Деникин признал в этом акте измену России и решил принять серьезные меры против самостийников. Он командировал в Екатеринодар генерала Покровского[264] с воинским отрядом и приказал арестовать подписавших договор и вообще добиться прекращения агитации против Добрармии.
Из подписавших договор в пределах Добрармии находился лишь один Кулабухов, но Покровский, пользуясь предоставленной ему самостоятельностью, предъявил Кубанской Раде[265] ультиматум – выдать 12 человек, особенно враждебно выступавших против Добровольческой армии.
Решительный ультиматум произвел впечатление. Рада разбилась на два крыла: одно, возглавленное атаманом Филимоновым, готово было подчиниться; но председатель Рады Макаренко, во главе другого, не только стоял за отвержение ультиматума, а требовал свержения самого атамана-соглашателя и передачи исполнительной власти президиуму Рады.
Большинство Рады все же не решилось на полный разрыв с добровольцами и подчинилось требованию Покровского: все 12 человек, указанные в ультиматуме, в назначенный час добровольно явились в атаманскую квартиру. Одиннадцать человек были высланы из пределов Кубани, Кулабухов повешен как изменник. Председатель Рады Макаренко скрылся и в дальнейшем отказался от практической деятельности, но и Филимонов не счел возможным продолжать оставаться на посту атамана и подал в отставку. На его место был избран Успенский[266], который вскоре умер, а Кубань была через несколько месяцев занята Рабоче-крестьянской армией.
Всю эту кубанскую драму мне пришлось наблюдать издалека, в Ростове, куда доносились лишь отрывочные слухи о происходящем. Позднее я узнал подробности дела от лица, принимавшего непосредственное участие во всех переговорах с Филимоновым и членами Рады, – от Соколова.
Добровольческая армия вышла из конфликта победительницей, но эта победа была равносильна поражению. Как Рада раскололась на два крыла, так раскололись настроения в кубанских станицах и на фронте. Утечка кубанских казаков с фронта усилилась, и тревожные предчувствия закрадывались в душу, когда случалось видеть все чаще и чаще всадников в черкесках, направлявшихся через город к югу. Слухи, приходившие с фронта, усиливали эту невольную тревогу. Расхождения в контрреволюционном стане становились все резче и глубже и начинали захватывать и отношения меж лицами старшего командного состава. Была середина ноября.
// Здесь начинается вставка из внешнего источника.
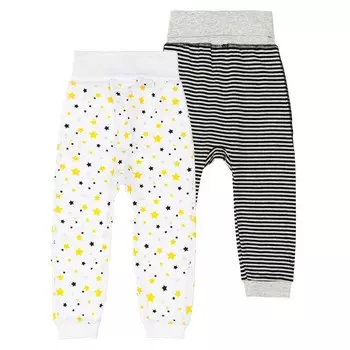 Ползунки для мальчика, рост 74 см, 2 шт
Итоги всех этих конфликтов, решений Особого совещания при главнокомандующем Вооруженными силами Юга России, приказов Деникина, распоряжений начальников ведомств подведены были на полях сражений.
Первая половина 1919 года складывалась благоприятно для Добрармии. Весной Деникин, успешно проведя наступательную операцию от станции Тихорецкой в направлении на Торговую и Великокняжескую, обеспечил связь Донской области с Кубанской и Терской. Затем начались успехи на Северном и Западном фронтах.
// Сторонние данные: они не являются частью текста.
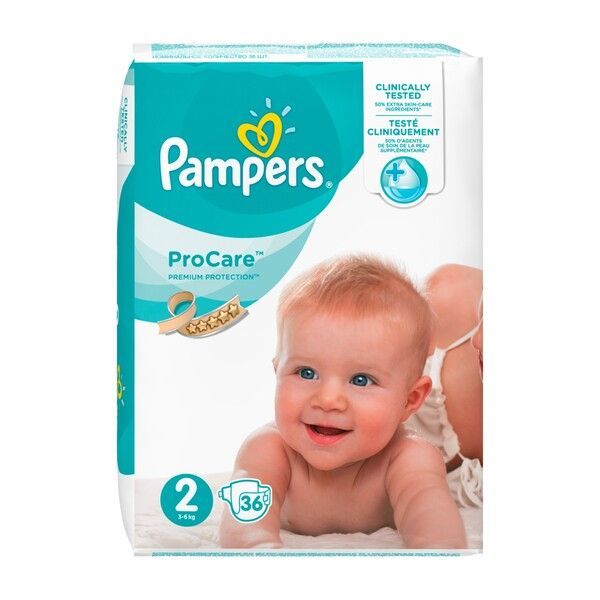 pampers premium care skład chemiczny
Красные отряды были вытеснены из Крыма, добровольцы высадились в Одессе. Заняты были Харьков, Киев, Орел…
Это был момент наибольшего развития успеха белых. На выставке Отдела пропаганды Деникину был продемонстрирован фильм, наглядно изображавший на карте продвижение фронта к северу и последовательное очищение большевиками Крыма, Одессы, Киева. Деникин остался очень доволен, в его окружении царило оптимистическое настроение.
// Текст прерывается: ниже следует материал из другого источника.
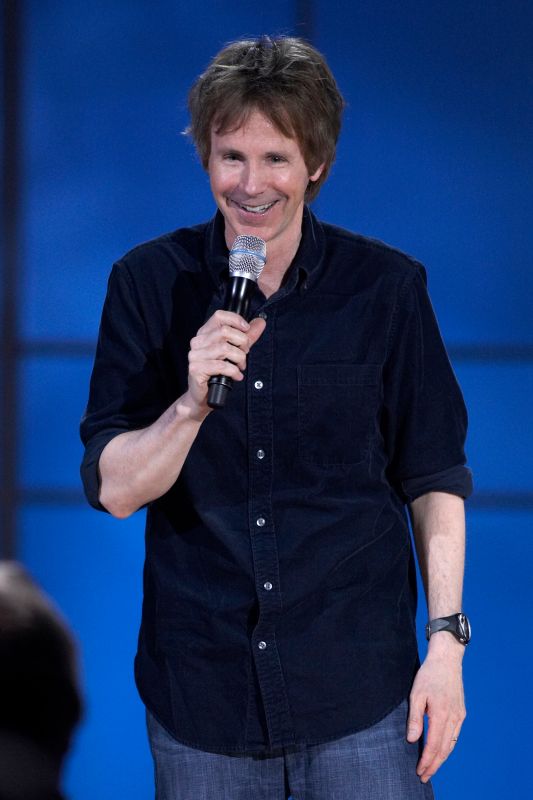 Dana Carvey: Squatting Monkeys Tell No Lies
Между тем за Орлом наступательные действия белых приостановились. После короткого равновесия на фронте начались частные очищения позиций, потом, якобы для сокращения фронта, была отведена Донская армия, а вслед за тем весь фронт неудержимо покатился к югу.
Гласные и негласные руководители Белого движения заволновались. Стали искать объяснения столь резких перемен. Припоминая теперь это время, я должен признать, что все мы искали причины наших неудач в ошибках отдельных начальников, в неправильных решениях свыше, в отсутствии нужной пропаганды.
В пределах своего ведомства я сам старался разобраться, в чем же наши ошибки и упущения, и приходил к заключению, что большинство моих сотрудников работало старательно, я лично отдавал все свои силы работе, и, конечно, наши небольшие промахи не могли отразиться на успехе добровольческой пропаганды. Однако пропаганда наша меня далеко не удовлетворяла: я полагал, что не столь важно, «как» мы ведем пропаганду, много важнее, «что» мы несем массам в своей пропаганде. Но радикальное разрешение этого вопроса зависело не от меня, и мы несли то, что не могло удовлетворить широкие круги населения. В связи с этим очень скоро где-то в глубине души во мне зародилось сознание того, что причины всего происходящего на фронте лежат глубже, нежели случайные, частные ошибки.
На фронте мне лично бывать не приходилось, но в свое время я принимал участие в двух войнах и обладал достаточным боевым опытом, чтобы составить себе представление о происходящем на основании рассказов непосредственных участников боев.